I've seen it happen on HH's Facebook page.

The other day I posted about a sale on Facebook: 10 cans of organic beans for $10 bucks at Kroger, and the first comments were about BPA, and about how bad canned beans are, that we should always cook our own... And then something about how you can't trust Kroger's organic label?? (See the thread here.)

(Image by Amanda Smith, 2014)

Those comments made me want to close my laptop and go home (I happened to be at Starbucks, juicing their free wifi). "Why do I bother?" "Why do I try?"

Speaking of Starbucks, a few days before the Kroger post, I'd posted about how thankful I was that Starbucks sold oatmeal, so I had a healthy option at the airport. (I was flying at 4am, after leaving a conference at 11pm the night before)... and again, the first responses were about why didn't I pack my own, and how could I support Starbucks, and blah blah. (You can read the thread here.)

Thing is, both times, I was just trying to help.

I'm trying to show people how easy and realistic this way of life is.

If you want to cook your own beans, cook your own beans. If you want to make your own oatmeal, go for it!
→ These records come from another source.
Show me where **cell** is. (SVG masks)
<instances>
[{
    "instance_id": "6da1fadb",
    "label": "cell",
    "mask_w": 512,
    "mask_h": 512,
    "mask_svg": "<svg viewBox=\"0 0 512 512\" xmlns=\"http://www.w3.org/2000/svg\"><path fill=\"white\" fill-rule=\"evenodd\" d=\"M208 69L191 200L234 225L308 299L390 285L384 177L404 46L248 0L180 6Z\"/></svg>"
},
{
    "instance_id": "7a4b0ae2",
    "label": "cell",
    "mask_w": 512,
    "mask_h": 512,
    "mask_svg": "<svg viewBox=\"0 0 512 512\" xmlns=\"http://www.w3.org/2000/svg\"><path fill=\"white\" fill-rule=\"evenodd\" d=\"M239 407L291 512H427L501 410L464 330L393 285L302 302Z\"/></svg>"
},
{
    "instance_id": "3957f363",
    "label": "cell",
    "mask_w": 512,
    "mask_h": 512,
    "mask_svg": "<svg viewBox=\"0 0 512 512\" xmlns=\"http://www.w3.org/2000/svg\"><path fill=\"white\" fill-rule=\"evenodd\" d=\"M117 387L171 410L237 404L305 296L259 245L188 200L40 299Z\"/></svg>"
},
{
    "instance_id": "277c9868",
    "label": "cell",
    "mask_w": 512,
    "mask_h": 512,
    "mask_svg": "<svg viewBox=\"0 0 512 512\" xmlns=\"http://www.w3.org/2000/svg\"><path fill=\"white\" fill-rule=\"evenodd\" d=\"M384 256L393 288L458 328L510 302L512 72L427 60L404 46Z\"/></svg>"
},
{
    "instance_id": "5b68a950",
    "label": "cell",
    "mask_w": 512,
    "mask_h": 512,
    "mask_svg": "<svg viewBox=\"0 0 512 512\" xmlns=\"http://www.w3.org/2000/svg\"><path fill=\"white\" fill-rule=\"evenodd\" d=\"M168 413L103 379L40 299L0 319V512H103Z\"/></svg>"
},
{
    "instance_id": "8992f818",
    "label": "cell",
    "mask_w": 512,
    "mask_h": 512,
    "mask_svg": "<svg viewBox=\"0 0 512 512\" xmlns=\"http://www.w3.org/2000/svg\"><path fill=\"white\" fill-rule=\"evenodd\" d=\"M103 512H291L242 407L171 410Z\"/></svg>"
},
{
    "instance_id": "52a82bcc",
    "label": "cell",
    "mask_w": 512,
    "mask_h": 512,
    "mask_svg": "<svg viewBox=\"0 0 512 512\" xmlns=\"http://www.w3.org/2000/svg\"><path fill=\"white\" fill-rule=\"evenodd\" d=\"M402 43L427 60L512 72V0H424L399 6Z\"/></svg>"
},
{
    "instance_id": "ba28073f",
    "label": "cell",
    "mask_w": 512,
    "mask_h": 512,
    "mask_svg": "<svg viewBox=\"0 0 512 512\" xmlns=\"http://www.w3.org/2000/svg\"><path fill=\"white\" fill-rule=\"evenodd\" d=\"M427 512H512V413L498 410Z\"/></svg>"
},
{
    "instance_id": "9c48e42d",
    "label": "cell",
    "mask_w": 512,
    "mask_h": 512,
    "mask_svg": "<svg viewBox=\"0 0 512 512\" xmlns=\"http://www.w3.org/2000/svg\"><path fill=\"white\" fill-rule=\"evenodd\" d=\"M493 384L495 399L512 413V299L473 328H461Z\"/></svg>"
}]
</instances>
But please recognize that not everyone can or wants to.

(and judging them, or bopping them over the head, or bopping ME over the head, or pointing out a better and more perfect way, doesn't make us want to do it... it turns us off... scares us off... my thoughts were "Why do I bother?" "Why do I try?" and I know I'm not alone.)

I'd rather someone eat canned beans and Starbucks oatmeal than McDonald's.... so yes, I am standing firm with my progress not perfection.

One of the "public figure" things that still bothers me is something that didn't happen to me. It happened to my mom.

My mom (my mom!) shared a picture of her fridge on Facebook, super proud of all her beautiful veggies (she was newly plant-based at the time), and the first few comments bopped her over the head for putting potatoes in the fridge.

"OMG! Get the potatoes out of the fridge!" (direct quote)

This is not helpful. I get wanting to be helpful and share information, but there is a better way to do it, and it's all in the phrasing.

It's all in the delivery.

Another example:

I posted a pic of my cooked potatoes in a plastic bag (proud that I'd packed them for a plane flight) and some of the first comments bopped me over the head for using plastic. (You can read the thread here.)

Okay, I'm flying and I wanted something light that I was sure TSA wouldn't take...

Or when I posted a picture of my salad from the California Pizza Kitchen on the first day of the 28-Day Live Better Challenge. I was so excited to share that they always sub avocado for chicken in any salad free of charge.

And guess what? One of the first comments was about how the company that owns CPK has a horrible record of human rights violations and environmental issues. (You can read the thread here.)

Point is, no one likes an elitist (at least I don't) and you attract way more flies with honey (agave) than vinegar. (For more on this, check out my post Build Them Up (Why I'm not a Skinny Bitch)).

I think when we make these kinds of comments (and I'm not perfect, I know I've done it) it's to show off. Show how smart we are. To make ourselves feel superior.

Real winners build people up, they don't tear each other down... because it's not a competition.

Be gentle with advice. Nudge. Encourage. Applaud progress... don't get mad because people don't live to your standards of perfection.

Also as a reminder :)

UPDATE: (May 9, 2014, 3pm)

Thank you x 1000 for all the amazing comments here on the blog, the private emails, tweets, Facebook comments, etc. I am blown away.

Thank you, THANK YOU for your support + being YOU. I hope the message of "progress not perfection" rings loudly (including in our own heads) and real, loving change can be made... Together we are building a better world with compassion, kindness, acceptance, and NO judgment.

While I have read every single comment, I can't reply to all of them :) But know that you're in my heart forever and you mean the world to me.

Let's be the leaders of change, and continue to take a stand against nutrition elitism + head boppers!